Donde el encuentro y la casualidad chocan, felices, para vivir un nuevo acontecer

Zulubám.



Eran curiosos mirando el final de la Cordillera de los Andes durante el recorte de una fila para ser parte de una visita en clase turista. Dentro del perímetro se contaban no más de treinta personas y excedían con esto la anchura de un día normal. Se emprendía el viaje ya y, por sobre todos, un explorador resultó ser el más impaciente. Al paso, un guía se clavaba principal en el andar y acompañado de un copiloto en relatos, que iba asegurando los espacios, empezaban así las excavaciones de un mundillo blanco, de pigmeos vírgenes, de esculturas hechas por el sol. No fotografías, no tocar en demasía, no botar basura.

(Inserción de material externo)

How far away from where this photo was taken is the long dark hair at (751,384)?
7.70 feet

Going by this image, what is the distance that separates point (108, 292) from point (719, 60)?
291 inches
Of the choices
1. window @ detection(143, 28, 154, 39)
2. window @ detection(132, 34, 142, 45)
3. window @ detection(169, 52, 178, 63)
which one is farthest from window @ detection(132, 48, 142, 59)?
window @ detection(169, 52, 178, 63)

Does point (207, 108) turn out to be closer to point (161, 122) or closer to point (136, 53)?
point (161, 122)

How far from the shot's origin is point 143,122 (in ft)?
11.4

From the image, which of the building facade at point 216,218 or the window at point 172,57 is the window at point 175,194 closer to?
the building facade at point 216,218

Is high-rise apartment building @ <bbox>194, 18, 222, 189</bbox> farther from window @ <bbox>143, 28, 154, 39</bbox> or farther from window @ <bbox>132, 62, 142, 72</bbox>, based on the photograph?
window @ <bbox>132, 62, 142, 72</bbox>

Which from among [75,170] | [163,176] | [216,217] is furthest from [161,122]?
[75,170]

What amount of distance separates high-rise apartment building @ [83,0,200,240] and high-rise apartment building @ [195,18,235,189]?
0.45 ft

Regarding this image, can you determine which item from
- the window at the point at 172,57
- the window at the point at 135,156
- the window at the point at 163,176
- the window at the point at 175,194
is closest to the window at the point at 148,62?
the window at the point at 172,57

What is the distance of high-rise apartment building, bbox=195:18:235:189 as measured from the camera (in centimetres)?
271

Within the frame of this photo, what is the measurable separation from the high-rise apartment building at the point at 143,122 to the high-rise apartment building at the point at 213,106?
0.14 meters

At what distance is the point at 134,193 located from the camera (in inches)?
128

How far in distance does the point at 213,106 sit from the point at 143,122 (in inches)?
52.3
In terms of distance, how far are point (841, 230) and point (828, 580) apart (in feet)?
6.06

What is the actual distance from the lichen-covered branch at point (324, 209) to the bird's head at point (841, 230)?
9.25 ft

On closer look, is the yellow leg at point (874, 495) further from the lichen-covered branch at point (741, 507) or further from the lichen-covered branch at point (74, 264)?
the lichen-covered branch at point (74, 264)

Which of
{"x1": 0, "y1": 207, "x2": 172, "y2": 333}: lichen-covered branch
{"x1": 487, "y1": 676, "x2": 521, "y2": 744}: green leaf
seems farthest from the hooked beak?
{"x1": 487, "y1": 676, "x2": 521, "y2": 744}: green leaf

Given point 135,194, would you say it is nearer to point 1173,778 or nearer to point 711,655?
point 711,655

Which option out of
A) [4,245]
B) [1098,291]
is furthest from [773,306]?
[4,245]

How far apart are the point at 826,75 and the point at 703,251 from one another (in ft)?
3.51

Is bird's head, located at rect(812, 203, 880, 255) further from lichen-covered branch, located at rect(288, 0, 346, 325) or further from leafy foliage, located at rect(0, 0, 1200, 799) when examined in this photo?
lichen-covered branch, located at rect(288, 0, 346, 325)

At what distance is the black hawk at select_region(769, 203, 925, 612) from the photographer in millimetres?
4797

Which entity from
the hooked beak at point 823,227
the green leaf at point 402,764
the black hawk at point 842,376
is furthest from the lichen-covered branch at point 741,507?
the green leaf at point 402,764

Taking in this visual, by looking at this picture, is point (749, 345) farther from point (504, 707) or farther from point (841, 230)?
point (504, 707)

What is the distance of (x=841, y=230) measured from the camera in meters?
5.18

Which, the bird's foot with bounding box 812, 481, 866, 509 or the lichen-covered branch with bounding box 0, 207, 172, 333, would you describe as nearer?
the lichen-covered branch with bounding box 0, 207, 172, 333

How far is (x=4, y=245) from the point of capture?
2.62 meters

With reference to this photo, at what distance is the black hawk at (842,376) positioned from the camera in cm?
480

Las imponentes murallas lustraban su escudo como un museo ocasional, en símbolos de envoltura.

“En las raíces de estas fogatas”, señalaba uno, “tuvieron su asentamiento una tribu llamada a sí mismos los Zulubám y su destino se vio reflejado, al igual que sus ancestros, a la emigración a estos picos helados con tal de buscar la paz y el equilibrio, como así lo dicen las pinturas en cuevas por acá cerca.” El relato parecía extenso pero el explorador anotaba imperturbable lo que volaba de las bocas hablantes y la libreta brillaba abundante en temas similares. Empezó con una introducción: lástima que nadie archivara en bibliotecas el material acá expuesto. De igual forma, es extraño que nadie de los grandes profesores asomara un lente por este lugar. “Síganme y verán, por este pasadizo, la vestimenta típica y la utilería”, continuaba el conductor. Los pollitos, sin cobijar el desapego ante esos rieles congelados, no dudaban en mover sus pies cuando ya dejaban atrás burbujas de esa tribu exótica; retoques, fracciones de rostros e insólitos cuerpos en muestrarios, con el pasar de los niveles, un tanto terroríficos. Y todos caminaban en par, con miedo, salvo el aventurero porque unas plumas trisaban todo argumento. Al tocarlas, al palparlas en examen, su adrenalina aumentó furiosa y por un túnel se sintió derribar pronto, hacia el abismo que nadie imaginó.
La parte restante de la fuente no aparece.